Psychology of Outsourcing, Part 8: Thomas D. Gilovich, Decisions and Behavioral Economics

Many of the mistakes we make when outsourcing stem from a failure to recognize and account for the psychology that surrounds decision-making. Then businesses compound the problem by using poor judgment when reacting to the results of those decisions.

Psychologist Thomas D. Gilovich (born 1954) is a professor of psychology at Cornell University who has researched decision-making and behavioral economics. He has written popular books on those subjects, including perhaps his most famous, Why Smart People Make Big Money Mistakes.

Gilovich focuses on subjects such as “causal attribution,” prospect theory, judgment and decision making, which are part of the growing body of research based on behavioral economics.  It may seem like a mouthful, but in a nutshell Gilovich’s work provides insights that help individuals and businesses overcome the blind spots that can cloud financial decisions.

It’s said that economics is a science that tries to explain how money behaves if everyone is making rational financial decisions. Behavioral economics is a relatively new science that recognizes we don’t always make rational decisions. It helps explain how people and organizations behave around money, which in turn, can help avoid unwise financial and business moves.

I like Gilovich’s work because some 15 years ago he put his finger on the need for less self-interest and more cooperation in business and financial situations. His lessons are just as relevant today and are directly addressed with Vested Outsourcing.

The aptness of Gilovich’s thinking in terms of collaborative outsourcing is illustrated in an entertaining early article that he wrote with Robert H. Frank and Dennis T. Regan, “Do Economists Make Bad Citizens?” (in the Journal of Economic Perspectives, Vol. 10. No. 1, Winter 1996).  The answer to the question, while not necessarily a slam-dunk, leans to yes.
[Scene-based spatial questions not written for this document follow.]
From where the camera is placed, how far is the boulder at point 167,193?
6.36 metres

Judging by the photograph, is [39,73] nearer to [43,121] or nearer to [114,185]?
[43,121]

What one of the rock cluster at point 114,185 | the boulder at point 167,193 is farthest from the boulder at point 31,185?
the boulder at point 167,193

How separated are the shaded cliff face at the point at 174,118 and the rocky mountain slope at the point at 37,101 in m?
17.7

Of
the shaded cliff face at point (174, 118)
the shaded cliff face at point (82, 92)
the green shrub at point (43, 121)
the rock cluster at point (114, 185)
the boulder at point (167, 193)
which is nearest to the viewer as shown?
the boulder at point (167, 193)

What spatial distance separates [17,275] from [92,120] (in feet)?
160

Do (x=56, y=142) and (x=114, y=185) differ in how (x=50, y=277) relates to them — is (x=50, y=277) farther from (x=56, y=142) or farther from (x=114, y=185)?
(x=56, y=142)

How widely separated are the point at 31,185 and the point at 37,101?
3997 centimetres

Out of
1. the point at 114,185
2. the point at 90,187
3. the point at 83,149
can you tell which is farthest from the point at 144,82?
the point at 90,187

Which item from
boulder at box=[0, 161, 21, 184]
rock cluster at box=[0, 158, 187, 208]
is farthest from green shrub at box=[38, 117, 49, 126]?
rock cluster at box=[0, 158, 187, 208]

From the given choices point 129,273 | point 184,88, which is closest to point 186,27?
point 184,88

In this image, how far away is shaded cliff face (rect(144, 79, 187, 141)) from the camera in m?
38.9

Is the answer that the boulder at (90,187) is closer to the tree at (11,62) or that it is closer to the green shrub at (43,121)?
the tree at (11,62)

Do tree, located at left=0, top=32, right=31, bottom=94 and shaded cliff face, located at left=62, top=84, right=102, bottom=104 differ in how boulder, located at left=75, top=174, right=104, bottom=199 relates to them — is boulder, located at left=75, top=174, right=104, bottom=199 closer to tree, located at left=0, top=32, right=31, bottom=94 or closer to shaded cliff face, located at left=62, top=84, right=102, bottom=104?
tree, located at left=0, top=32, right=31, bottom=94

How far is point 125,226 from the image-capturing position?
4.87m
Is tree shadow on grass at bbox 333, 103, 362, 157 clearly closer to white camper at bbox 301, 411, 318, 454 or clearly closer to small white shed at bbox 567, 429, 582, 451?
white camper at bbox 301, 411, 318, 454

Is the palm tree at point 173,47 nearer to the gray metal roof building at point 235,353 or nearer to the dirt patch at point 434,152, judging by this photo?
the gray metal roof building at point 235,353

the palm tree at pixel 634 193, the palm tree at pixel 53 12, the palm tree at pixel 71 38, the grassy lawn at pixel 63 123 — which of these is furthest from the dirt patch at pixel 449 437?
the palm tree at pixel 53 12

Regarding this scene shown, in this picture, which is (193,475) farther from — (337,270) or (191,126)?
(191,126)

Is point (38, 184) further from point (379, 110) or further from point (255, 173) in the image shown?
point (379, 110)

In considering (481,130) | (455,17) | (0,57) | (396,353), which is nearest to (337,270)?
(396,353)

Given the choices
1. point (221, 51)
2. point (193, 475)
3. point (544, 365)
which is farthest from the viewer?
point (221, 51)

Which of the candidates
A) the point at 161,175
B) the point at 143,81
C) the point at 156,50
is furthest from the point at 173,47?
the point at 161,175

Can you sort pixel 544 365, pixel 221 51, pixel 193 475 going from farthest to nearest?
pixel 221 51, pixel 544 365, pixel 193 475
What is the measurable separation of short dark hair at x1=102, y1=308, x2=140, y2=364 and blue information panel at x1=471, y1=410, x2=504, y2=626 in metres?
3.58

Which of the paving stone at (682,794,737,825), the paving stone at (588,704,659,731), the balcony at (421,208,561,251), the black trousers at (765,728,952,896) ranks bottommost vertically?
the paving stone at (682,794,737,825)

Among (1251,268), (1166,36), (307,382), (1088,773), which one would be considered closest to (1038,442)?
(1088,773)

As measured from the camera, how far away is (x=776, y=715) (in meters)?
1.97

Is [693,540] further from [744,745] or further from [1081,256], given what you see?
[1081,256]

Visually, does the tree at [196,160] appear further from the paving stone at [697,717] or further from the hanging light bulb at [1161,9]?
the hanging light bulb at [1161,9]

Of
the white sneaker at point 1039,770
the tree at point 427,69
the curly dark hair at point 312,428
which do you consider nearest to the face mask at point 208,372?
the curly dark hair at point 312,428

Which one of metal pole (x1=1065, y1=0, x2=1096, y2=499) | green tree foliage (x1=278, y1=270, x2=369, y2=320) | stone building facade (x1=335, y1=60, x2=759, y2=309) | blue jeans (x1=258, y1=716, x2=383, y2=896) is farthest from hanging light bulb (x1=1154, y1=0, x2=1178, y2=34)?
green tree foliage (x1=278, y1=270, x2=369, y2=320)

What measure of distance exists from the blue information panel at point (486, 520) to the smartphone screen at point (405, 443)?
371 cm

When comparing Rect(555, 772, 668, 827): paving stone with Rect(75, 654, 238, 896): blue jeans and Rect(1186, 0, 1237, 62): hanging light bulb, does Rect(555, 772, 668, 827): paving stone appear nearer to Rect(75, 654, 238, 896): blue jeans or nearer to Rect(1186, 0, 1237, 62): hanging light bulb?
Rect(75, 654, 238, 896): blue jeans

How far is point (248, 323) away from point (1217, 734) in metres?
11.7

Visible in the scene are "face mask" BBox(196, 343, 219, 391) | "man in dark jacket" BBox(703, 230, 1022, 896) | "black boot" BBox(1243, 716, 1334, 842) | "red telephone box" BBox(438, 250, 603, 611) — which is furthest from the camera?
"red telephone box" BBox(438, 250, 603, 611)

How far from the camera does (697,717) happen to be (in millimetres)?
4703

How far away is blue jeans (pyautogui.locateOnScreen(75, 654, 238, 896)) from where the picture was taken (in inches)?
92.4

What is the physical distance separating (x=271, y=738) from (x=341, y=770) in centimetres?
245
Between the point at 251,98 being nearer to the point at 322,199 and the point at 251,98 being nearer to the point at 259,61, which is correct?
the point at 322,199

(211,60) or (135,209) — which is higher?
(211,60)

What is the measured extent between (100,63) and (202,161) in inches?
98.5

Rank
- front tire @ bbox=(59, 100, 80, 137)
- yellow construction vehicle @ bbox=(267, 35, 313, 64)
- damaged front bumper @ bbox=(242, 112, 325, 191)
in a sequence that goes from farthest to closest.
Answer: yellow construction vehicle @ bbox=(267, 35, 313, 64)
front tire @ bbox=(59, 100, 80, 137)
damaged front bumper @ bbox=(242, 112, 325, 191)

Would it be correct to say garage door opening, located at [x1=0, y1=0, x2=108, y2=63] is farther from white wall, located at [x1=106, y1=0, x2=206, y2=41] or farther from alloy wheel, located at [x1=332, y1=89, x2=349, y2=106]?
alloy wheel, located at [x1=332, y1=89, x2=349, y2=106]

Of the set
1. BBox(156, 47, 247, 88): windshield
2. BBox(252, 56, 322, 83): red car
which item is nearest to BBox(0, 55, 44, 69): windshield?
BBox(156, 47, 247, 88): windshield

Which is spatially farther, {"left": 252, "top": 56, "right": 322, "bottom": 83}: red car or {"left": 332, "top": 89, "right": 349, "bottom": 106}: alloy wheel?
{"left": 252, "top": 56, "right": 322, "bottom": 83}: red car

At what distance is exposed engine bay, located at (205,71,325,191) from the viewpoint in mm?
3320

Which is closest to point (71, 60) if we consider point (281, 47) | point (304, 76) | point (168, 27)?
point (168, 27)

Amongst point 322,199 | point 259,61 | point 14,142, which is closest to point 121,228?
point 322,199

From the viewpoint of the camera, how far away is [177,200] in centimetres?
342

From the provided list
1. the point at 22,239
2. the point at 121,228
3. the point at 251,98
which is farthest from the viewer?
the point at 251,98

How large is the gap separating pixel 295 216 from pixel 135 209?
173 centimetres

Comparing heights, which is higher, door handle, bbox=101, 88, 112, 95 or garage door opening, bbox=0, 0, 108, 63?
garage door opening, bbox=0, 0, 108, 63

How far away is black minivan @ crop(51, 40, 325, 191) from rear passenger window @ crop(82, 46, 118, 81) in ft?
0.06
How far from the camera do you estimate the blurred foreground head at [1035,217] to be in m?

The article concludes: “Economics training encourages the view that people are motivated primarily by self-interest. Second, there is clear evidence that this view leads people to expect others to defect in social dilemmas…(and) third, there is also clear evidence that when people expect their partners to defect in social dilemmas, they are overwhelmingly likely to defect themselves.

“The logical implications of these three points appear to place a heavy burden of proof on those who insist that economics training does not inhibit cooperation.”

The Vested Outsourcing Manual notes that the study of behavioral economics is evolving more broadly into the concept of relational economics, which says that economic value can expand through positive, collaborative relationship—or win-win—thinking rather than adversarial relationships.

The Vested Outsourcing approach to outsource relationships is firmly grounded in the ideas and research of behavioral economics and Gilovich is a pioneer in the field.  His work is based on making informed, collaborative decisions that avoid what I call the Ten Ailments that drive perverse behaviors and that can disrupt or derail an outsource deal. You can see how psychologically reactive the ailments are and how they are based on bad individual or group decisions, such as “sandbagging,” (Ailment 6), “driving blind,” (Ailment 8) or “the power of not doing” (Ailment 10), to name only three.